We don't really know why. That is one of the main things that is going to come from the probe. A clue to where Titan's atmosphere came from will be in the noble gases. If you look at our atmosphere, the presence of trace amounts of argon, krypton, xenon and neon tell us how the volatiles that came to Earth got here. They came in comets, where these gases, as well as nitrogen and oxygen, were trapped. Our thought was that if Titan had these noble gases, too, that would say that its atmosphere was primordial and it came in with comets. And then there'd be a question: Why didn't Ganymede and Callisto also form atmospheres like that?
But the probe results so far seem to indicate that there are none of these trace gases there. The only noble gas we've seen on Titan is argon-40, which is the radioactive decay product of krypton-40. It's not a gas that comes in with comets, it's a gas that's produced by the decay of potassium inside the interior of the planet and then it outgases. The result seems to be that Titan's atmosphere is not primordial, the way Earth, Mars and Venus's are, but it's a secondary atmosphere that's come from outgassing from the interior.
So Titan seems to have condensed with an interior which had nitrogen and methane in it, and then it's outgassed those. The nitrogen and methane probably have come from the decomposition products of something in Titan's interior. That's as far as we've gotten in terms of understanding. The further analysis of the probe results, in particular things like nitrogen isotopes, and the carbon isotopes in the methane, might help us unravel that. But that's going to take a couple more years of work.
We also think that our moon also formed without an atmosphere, but in a very different way. The Earth formed by the accretion of a variety of different rocks, along with asteroids and comets. Some of those asteroids and comets had water and air and other things in them. So Earth formed with a complement of volatiles, light molecules. We think that the moon formed by the impact of a Mars-sized object smashing into the Earth and literally knocking a big chunk of the Earth's mantle into space, as a liquid slab. That liquid slab of Earth's crustal rocks then condensed to form the moon. So the material from which the moon formed did not have any volatiles - ever. It was formed out of molten rock, condensing in Earth orbit. It never had the same endowment of material that Mars, Venus and Earth had when they formed. It didn't form the way those planets did.

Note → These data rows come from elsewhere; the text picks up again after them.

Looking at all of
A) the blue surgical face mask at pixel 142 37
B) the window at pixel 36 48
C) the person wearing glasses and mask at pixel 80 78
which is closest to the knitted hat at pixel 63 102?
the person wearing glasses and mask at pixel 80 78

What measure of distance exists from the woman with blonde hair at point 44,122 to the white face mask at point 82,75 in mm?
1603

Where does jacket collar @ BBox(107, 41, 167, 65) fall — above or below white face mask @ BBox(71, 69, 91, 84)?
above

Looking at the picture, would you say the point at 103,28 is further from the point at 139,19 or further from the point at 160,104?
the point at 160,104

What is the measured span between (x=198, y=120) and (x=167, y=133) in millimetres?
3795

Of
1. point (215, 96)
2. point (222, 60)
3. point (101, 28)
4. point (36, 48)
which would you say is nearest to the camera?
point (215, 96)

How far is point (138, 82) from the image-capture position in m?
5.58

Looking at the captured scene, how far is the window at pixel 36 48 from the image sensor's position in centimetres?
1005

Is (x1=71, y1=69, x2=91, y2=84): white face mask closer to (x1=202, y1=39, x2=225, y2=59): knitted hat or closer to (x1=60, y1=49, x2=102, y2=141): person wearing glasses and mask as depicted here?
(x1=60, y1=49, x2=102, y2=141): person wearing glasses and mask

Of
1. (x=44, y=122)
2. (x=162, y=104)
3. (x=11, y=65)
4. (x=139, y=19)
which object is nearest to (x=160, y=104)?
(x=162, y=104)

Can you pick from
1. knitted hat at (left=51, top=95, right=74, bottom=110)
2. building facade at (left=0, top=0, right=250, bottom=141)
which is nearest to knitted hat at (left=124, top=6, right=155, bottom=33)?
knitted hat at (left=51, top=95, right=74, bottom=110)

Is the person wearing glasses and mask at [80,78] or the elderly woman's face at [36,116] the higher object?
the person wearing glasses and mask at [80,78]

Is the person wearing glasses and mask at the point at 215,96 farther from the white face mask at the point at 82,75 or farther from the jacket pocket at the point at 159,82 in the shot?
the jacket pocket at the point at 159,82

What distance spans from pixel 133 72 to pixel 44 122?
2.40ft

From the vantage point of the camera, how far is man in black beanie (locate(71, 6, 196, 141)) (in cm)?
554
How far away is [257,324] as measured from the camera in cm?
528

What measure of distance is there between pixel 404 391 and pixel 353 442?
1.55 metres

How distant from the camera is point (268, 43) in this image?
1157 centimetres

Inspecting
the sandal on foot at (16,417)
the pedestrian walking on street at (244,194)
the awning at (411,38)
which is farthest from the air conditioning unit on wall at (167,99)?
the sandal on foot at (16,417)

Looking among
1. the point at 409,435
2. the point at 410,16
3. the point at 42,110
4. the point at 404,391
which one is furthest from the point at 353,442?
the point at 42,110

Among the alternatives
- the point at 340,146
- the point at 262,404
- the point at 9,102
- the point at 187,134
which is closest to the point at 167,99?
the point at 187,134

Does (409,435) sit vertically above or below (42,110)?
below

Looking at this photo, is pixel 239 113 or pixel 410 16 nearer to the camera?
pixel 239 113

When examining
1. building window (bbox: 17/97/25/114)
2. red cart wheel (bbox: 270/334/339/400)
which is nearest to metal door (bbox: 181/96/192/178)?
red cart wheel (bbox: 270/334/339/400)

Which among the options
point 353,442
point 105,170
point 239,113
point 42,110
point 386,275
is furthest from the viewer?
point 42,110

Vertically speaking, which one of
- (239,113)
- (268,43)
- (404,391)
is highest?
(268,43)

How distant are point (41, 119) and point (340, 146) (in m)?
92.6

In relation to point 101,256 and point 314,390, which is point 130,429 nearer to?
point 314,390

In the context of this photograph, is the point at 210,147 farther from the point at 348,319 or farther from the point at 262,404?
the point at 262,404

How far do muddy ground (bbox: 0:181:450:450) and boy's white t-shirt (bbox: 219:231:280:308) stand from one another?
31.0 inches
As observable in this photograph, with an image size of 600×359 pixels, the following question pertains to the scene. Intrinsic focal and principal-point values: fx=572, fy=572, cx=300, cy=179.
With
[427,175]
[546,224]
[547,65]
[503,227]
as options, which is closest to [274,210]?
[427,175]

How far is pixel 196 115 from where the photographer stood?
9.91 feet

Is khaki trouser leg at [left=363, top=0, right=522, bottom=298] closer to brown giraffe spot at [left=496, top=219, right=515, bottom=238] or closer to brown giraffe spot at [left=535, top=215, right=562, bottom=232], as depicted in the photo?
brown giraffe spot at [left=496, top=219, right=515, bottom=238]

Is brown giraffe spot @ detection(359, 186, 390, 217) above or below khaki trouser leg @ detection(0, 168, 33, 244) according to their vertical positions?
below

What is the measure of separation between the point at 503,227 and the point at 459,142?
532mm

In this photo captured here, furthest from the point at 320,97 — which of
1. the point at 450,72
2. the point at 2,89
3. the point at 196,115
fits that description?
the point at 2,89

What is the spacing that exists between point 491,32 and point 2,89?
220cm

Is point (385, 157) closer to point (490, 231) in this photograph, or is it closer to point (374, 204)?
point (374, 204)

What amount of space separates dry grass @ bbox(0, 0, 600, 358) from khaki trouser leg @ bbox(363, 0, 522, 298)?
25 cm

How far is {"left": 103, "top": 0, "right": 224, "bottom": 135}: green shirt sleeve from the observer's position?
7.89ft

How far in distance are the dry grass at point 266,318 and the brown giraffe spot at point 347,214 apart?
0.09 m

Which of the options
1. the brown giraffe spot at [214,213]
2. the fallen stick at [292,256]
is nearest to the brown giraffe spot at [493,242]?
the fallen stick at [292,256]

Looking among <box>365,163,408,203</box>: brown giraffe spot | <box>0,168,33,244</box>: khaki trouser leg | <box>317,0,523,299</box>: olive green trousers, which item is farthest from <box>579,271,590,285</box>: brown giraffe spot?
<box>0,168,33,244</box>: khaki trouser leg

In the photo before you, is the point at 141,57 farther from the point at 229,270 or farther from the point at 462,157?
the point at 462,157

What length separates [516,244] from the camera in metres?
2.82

Now, even if the moon had volatiles, it wouldn't hold them as well as Titan does. It's a lot warmer, because it's 10 times closer to the sun. So any atmosphere it had, it would lose it faster.

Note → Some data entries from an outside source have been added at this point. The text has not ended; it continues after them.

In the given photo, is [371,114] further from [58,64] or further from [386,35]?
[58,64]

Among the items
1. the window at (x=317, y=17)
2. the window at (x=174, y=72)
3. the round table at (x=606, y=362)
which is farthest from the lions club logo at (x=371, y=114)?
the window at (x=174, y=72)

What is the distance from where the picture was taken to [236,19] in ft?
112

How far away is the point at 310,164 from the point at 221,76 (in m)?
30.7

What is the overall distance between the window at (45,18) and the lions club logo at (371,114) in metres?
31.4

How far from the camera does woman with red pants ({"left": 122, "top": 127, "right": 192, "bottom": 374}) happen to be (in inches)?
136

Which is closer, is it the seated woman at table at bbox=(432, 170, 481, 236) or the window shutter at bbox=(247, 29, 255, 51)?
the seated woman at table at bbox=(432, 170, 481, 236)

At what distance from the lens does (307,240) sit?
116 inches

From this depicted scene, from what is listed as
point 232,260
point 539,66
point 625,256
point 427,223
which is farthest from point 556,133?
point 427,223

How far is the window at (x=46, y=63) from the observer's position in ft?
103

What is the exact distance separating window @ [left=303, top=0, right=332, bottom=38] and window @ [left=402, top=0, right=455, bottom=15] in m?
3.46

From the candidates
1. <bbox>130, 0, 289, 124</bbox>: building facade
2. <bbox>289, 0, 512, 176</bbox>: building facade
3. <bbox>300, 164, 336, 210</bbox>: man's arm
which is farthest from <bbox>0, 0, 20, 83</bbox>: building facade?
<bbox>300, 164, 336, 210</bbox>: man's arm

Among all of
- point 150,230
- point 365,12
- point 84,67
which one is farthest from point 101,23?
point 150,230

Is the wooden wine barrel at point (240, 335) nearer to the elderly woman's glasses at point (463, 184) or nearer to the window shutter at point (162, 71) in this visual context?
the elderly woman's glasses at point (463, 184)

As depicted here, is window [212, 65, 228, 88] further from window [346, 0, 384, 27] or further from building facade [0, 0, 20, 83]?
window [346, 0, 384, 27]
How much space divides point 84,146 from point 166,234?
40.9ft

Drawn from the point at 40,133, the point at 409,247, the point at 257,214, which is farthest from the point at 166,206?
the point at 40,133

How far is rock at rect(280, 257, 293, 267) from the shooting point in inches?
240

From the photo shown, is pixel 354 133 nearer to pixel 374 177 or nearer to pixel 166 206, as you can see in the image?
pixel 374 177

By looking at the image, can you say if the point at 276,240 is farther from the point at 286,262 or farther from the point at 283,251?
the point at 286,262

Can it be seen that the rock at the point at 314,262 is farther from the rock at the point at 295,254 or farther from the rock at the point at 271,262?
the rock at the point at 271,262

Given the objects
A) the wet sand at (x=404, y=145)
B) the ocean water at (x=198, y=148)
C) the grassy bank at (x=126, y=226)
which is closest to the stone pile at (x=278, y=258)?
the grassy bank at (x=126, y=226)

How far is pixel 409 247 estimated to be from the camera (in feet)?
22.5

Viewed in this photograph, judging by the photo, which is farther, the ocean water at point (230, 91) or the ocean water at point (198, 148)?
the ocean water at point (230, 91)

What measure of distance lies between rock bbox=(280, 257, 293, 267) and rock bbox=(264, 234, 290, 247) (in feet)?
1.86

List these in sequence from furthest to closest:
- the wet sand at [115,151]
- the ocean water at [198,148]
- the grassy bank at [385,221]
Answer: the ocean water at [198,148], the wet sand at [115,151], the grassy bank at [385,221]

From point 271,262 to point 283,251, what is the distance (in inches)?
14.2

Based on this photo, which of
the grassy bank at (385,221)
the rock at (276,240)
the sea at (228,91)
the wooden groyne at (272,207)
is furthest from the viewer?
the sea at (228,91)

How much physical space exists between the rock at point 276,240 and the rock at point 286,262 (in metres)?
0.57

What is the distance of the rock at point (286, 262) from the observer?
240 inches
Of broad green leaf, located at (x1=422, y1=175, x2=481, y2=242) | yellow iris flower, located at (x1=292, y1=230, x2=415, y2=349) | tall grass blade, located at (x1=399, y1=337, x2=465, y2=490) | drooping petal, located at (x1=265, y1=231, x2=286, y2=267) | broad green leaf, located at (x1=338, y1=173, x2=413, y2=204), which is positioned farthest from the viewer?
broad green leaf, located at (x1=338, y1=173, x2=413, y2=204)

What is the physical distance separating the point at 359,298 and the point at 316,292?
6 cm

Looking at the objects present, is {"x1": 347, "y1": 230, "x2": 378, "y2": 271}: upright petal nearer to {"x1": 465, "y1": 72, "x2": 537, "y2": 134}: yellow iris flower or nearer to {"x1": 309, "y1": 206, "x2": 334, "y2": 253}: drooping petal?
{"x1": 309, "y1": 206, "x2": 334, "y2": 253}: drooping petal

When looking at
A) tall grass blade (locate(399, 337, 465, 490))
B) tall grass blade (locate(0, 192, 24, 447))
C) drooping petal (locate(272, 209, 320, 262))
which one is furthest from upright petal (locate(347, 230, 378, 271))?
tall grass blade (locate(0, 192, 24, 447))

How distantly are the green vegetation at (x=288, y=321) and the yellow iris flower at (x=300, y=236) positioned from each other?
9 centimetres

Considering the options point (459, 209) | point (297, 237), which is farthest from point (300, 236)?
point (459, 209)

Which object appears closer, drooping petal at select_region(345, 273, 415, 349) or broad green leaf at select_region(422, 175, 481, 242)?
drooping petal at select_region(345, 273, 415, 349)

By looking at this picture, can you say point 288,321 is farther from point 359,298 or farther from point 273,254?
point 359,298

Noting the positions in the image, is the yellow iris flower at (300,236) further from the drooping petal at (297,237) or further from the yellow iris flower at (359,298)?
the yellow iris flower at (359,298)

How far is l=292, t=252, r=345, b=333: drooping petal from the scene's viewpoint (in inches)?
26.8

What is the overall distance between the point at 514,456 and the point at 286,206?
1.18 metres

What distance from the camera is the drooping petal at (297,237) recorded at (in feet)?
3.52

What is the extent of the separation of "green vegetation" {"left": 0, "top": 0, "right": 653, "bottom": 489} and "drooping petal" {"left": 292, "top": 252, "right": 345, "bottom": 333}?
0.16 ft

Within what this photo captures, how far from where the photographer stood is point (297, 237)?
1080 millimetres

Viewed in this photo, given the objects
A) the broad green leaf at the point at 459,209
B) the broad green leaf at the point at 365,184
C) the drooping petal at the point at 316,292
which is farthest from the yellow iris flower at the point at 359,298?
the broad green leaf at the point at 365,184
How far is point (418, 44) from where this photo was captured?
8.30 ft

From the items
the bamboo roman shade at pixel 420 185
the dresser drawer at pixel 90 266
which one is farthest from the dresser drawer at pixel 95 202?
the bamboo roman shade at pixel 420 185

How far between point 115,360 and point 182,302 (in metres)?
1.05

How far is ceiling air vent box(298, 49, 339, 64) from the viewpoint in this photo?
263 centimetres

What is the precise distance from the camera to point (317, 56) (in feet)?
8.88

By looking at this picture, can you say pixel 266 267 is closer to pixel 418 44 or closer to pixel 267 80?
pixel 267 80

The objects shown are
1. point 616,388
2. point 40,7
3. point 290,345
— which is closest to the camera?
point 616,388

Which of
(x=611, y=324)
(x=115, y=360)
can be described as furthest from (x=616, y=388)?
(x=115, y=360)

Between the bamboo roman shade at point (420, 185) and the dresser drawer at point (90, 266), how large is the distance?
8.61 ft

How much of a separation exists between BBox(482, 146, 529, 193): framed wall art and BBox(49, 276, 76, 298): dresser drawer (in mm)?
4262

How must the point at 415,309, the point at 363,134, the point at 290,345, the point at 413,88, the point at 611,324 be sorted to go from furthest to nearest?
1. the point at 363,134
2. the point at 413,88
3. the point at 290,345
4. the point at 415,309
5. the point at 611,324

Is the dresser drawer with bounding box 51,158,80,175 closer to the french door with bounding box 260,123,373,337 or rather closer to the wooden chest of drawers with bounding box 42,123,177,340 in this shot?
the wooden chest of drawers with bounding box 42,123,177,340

Titan is losing its atmosphere, too. We think that there must be mechanisms to recharge it. Cryovolcanism may be one such mechanism. So Titan's atmosphere may be a bit misleading. People think it's been there forever; it's a stable, thick atmosphere. But maybe not. It may be, in fact, losing it every 10 million years - it's just replenishing it. That's a mystery that we really don't know the answer to yet. It's one of the things that we're trying to work on from the probe results.